__Aim of the exercise__
Convert all of the items below into one numbered list of their lines, leaving out the blank lines.
** Start Supplied information **
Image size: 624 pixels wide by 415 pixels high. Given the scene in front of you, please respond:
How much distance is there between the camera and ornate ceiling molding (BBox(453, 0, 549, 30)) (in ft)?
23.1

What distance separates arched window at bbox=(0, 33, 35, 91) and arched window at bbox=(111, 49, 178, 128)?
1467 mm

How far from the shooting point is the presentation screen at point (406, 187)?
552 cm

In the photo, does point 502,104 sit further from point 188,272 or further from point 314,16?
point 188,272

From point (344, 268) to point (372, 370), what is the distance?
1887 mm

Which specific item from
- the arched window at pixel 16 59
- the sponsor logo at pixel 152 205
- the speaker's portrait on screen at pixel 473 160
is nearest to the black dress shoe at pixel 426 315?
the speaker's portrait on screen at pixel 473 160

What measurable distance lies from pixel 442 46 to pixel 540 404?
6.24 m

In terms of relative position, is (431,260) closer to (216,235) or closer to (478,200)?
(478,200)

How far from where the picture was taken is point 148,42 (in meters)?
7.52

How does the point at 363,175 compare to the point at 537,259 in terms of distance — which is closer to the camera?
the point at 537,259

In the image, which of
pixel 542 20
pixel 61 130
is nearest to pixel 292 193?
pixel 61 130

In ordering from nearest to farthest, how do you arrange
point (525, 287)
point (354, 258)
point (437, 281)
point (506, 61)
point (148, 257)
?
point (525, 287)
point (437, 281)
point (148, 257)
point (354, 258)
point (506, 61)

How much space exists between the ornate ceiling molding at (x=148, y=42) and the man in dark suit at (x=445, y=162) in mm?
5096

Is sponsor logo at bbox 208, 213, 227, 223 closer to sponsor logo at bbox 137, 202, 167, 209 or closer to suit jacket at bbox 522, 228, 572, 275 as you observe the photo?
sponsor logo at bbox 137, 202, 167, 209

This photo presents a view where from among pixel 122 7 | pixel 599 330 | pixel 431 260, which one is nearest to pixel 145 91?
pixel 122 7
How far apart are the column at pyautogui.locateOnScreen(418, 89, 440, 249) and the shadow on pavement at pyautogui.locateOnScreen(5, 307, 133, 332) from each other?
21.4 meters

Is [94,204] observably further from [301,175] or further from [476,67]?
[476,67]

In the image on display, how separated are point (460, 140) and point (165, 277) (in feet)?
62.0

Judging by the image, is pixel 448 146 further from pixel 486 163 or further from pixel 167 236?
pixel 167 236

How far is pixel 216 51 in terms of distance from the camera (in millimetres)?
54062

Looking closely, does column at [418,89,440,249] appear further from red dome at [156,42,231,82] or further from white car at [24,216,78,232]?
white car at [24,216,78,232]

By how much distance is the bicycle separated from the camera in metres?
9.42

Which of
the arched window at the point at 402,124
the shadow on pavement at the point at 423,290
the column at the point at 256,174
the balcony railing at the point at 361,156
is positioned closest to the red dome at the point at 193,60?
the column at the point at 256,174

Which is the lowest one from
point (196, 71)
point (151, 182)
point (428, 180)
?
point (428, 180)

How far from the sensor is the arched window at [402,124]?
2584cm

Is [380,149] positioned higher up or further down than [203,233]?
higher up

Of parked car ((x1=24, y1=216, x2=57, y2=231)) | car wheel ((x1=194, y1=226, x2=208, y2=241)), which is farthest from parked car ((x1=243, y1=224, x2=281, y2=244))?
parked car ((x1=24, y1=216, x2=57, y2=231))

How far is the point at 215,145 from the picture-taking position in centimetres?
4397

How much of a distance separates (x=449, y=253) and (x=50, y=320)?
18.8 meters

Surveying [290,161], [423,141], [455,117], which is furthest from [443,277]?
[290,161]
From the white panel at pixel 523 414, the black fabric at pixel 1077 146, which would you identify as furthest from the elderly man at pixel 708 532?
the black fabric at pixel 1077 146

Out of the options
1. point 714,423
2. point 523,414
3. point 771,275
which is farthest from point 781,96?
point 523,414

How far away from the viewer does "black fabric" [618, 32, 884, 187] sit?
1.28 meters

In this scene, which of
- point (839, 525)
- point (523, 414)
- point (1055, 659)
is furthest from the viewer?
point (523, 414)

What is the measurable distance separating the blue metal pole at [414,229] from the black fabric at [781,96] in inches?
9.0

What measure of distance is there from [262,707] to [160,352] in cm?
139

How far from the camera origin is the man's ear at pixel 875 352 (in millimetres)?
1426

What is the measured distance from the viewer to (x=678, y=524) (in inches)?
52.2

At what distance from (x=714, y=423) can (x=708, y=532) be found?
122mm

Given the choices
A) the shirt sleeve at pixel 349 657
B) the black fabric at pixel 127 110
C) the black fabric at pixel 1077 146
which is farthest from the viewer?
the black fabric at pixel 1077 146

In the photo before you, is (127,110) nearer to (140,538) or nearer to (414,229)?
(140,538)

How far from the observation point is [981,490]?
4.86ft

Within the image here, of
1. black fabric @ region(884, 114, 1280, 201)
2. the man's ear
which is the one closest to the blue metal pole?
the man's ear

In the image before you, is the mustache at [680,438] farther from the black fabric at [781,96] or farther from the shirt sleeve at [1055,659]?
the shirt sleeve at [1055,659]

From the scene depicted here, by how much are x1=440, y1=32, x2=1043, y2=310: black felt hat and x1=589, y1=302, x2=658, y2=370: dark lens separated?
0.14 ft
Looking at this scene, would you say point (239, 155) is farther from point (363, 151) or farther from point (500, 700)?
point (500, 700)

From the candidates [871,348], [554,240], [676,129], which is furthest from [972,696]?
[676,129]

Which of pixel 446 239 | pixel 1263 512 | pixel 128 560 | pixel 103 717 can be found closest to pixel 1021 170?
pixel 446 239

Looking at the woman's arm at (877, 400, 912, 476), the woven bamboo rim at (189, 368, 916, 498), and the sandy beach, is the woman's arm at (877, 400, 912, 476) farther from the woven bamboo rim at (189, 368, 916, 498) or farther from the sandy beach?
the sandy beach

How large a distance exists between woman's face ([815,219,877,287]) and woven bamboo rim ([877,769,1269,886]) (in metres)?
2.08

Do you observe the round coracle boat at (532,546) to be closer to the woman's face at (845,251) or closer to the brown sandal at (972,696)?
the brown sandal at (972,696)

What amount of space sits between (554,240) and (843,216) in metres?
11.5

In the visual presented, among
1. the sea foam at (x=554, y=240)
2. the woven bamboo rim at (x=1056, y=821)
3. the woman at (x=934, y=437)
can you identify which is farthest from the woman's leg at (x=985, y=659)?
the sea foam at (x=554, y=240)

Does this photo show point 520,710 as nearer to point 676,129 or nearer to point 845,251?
** End Supplied information **
__Response to the exercise__
1. Image size: 624 pixels wide by 415 pixels high. Given the scene in front of you, please respond:
2. How much distance is there between the camera and ornate ceiling molding (BBox(453, 0, 549, 30)) (in ft)?
3. 23.1
4. What distance separates arched window at bbox=(0, 33, 35, 91) and arched window at bbox=(111, 49, 178, 128)?
5. 1467 mm
6. How far from the shooting point is the presentation screen at point (406, 187)?
7. 552 cm
8. In the photo, does point 502,104 sit further from point 188,272 or further from point 314,16?
9. point 188,272
10. From point (344, 268) to point (372, 370), what is the distance?
11. 1887 mm
12. Which specific item from
13. - the arched window at pixel 16 59
14. - the sponsor logo at pixel 152 205
15. - the speaker's portrait on screen at pixel 473 160
16. is nearest to the black dress shoe at pixel 426 315?
17. the speaker's portrait on screen at pixel 473 160
18. What measurable distance lies from pixel 442 46 to pixel 540 404?
19. 6.24 m
20. In terms of relative position, is (431,260) closer to (216,235) or closer to (478,200)?
21. (478,200)
22. How far from where the picture was taken is point 148,42 (in meters)?
23. 7.52
24. How does the point at 363,175 compare to the point at 537,259 in terms of distance — which is closer to the camera?
25. the point at 537,259
26. In the image, which of
27. pixel 542 20
28. pixel 61 130
29. is nearest to pixel 292 193?
30. pixel 61 130
31. In ordering from nearest to farthest, how do you arrange
32. point (525, 287)
33. point (354, 258)
34. point (437, 281)
35. point (506, 61)
36. point (148, 257)
37. ?
38. point (525, 287)
39. point (437, 281)
40. point (148, 257)
41. point (354, 258)
42. point (506, 61)
43. How much space exists between the ornate ceiling molding at (x=148, y=42) and the man in dark suit at (x=445, y=162) in mm?
44. 5096
45. Is sponsor logo at bbox 208, 213, 227, 223 closer to sponsor logo at bbox 137, 202, 167, 209 or closer to suit jacket at bbox 522, 228, 572, 275 as you observe the photo?
46. sponsor logo at bbox 137, 202, 167, 209
47. This photo presents a view where from among pixel 122 7 | pixel 599 330 | pixel 431 260, which one is nearest to pixel 145 91?
48. pixel 122 7
49. How far apart are the column at pyautogui.locateOnScreen(418, 89, 440, 249) and the shadow on pavement at pyautogui.locateOnScreen(5, 307, 133, 332) from each other?
50. 21.4 meters
51. Is [94,204] observably further from [301,175] or further from [476,67]?
52. [476,67]
53. In the image on display, how separated are point (460, 140) and point (165, 277) (in feet)?
54. 62.0
55. Judging by the image, is pixel 448 146 further from pixel 486 163 or further from pixel 167 236?
56. pixel 167 236
57. How far is pixel 216 51 in terms of distance from the camera (in millimetres)?
58. 54062
59. Looking closely, does column at [418,89,440,249] appear further from red dome at [156,42,231,82] or further from white car at [24,216,78,232]?
60. white car at [24,216,78,232]
61. By how much distance is the bicycle separated from the camera in metres?
62. 9.42
63. Which of
64. the arched window at the point at 402,124
65. the shadow on pavement at the point at 423,290
66. the column at the point at 256,174
67. the balcony railing at the point at 361,156
68. is positioned closest to the red dome at the point at 193,60?
69. the column at the point at 256,174
70. Which is the lowest one from
71. point (196, 71)
72. point (151, 182)
73. point (428, 180)
74. ?
75. point (428, 180)
76. How far from the sensor is the arched window at [402,124]?
77. 2584cm
78. Is [380,149] positioned higher up or further down than [203,233]?
79. higher up
80. Of parked car ((x1=24, y1=216, x2=57, y2=231)) | car wheel ((x1=194, y1=226, x2=208, y2=241)), which is farthest from parked car ((x1=243, y1=224, x2=281, y2=244))?
81. parked car ((x1=24, y1=216, x2=57, y2=231))
82. How far is the point at 215,145 from the picture-taking position in centimetres?
83. 4397
84. How much of a distance separates (x=449, y=253) and (x=50, y=320)?
85. 18.8 meters
86. Surveying [290,161], [423,141], [455,117], which is furthest from [443,277]?
87. [290,161]
88. From the white panel at pixel 523 414, the black fabric at pixel 1077 146, which would you identify as furthest from the elderly man at pixel 708 532?
89. the black fabric at pixel 1077 146
90. Out of the options
91. 1. point 714,423
92. 2. point 523,414
93. 3. point 771,275
94. which is farthest from point 781,96?
95. point 523,414
96. How far away from the viewer does "black fabric" [618, 32, 884, 187] sit?
97. 1.28 meters
98. In this scene, which of
99. - point (839, 525)
100. - point (523, 414)
101. - point (1055, 659)
102. is furthest from the viewer?
103. point (523, 414)
104. What is the measurable distance separating the blue metal pole at [414,229] from the black fabric at [781,96] in inches?
105. 9.0
106. What measure of distance is there from [262,707] to [160,352] in cm?
107. 139
108. How far from the camera origin is the man's ear at pixel 875 352 (in millimetres)?
109. 1426
110. What is the measured distance from the viewer to (x=678, y=524) (in inches)?
111. 52.2
112. At what distance from (x=714, y=423) can (x=708, y=532) be found?
113. 122mm
114. Given the choices
115. A) the shirt sleeve at pixel 349 657
116. B) the black fabric at pixel 127 110
117. C) the black fabric at pixel 1077 146
118. which is farthest from the viewer?
119. the black fabric at pixel 1077 146
120. In the photo before you, is (127,110) nearer to (140,538) or nearer to (414,229)?
121. (140,538)
122. How far from the observation point is [981,490]?
123. 4.86ft
124. Within the image here, of
125. 1. black fabric @ region(884, 114, 1280, 201)
126. 2. the man's ear
127. which is the one closest to the blue metal pole?
128. the man's ear
129. In the image before you, is the mustache at [680,438] farther from the black fabric at [781,96] or farther from the shirt sleeve at [1055,659]?
130. the shirt sleeve at [1055,659]
131. From the scene depicted here, by how much are x1=440, y1=32, x2=1043, y2=310: black felt hat and x1=589, y1=302, x2=658, y2=370: dark lens separated?
132. 0.14 ft
133. Looking at this scene, would you say point (239, 155) is farther from point (363, 151) or farther from point (500, 700)?
134. point (500, 700)
135. From the candidates [871,348], [554,240], [676,129], which is furthest from [972,696]?
136. [676,129]
137. Which of pixel 446 239 | pixel 1263 512 | pixel 128 560 | pixel 103 717 can be found closest to pixel 1021 170?
138. pixel 446 239
139. Looking at the woman's arm at (877, 400, 912, 476), the woven bamboo rim at (189, 368, 916, 498), and the sandy beach, is the woman's arm at (877, 400, 912, 476) farther from the woven bamboo rim at (189, 368, 916, 498) or farther from the sandy beach?
140. the sandy beach
141. How large a distance exists between woman's face ([815,219,877,287]) and woven bamboo rim ([877,769,1269,886]) (in metres)?
142. 2.08
143. Do you observe the round coracle boat at (532,546) to be closer to the woman's face at (845,251) or closer to the brown sandal at (972,696)?
144. the brown sandal at (972,696)
145. What amount of space sits between (554,240) and (843,216) in metres?
146. 11.5
147. In the visual presented, among
148. 1. the sea foam at (x=554, y=240)
149. 2. the woven bamboo rim at (x=1056, y=821)
150. 3. the woman at (x=934, y=437)
151. can you identify which is farthest from the woman's leg at (x=985, y=659)?
152. the sea foam at (x=554, y=240)
153. Does this photo show point 520,710 as nearer to point 676,129 or nearer to point 845,251?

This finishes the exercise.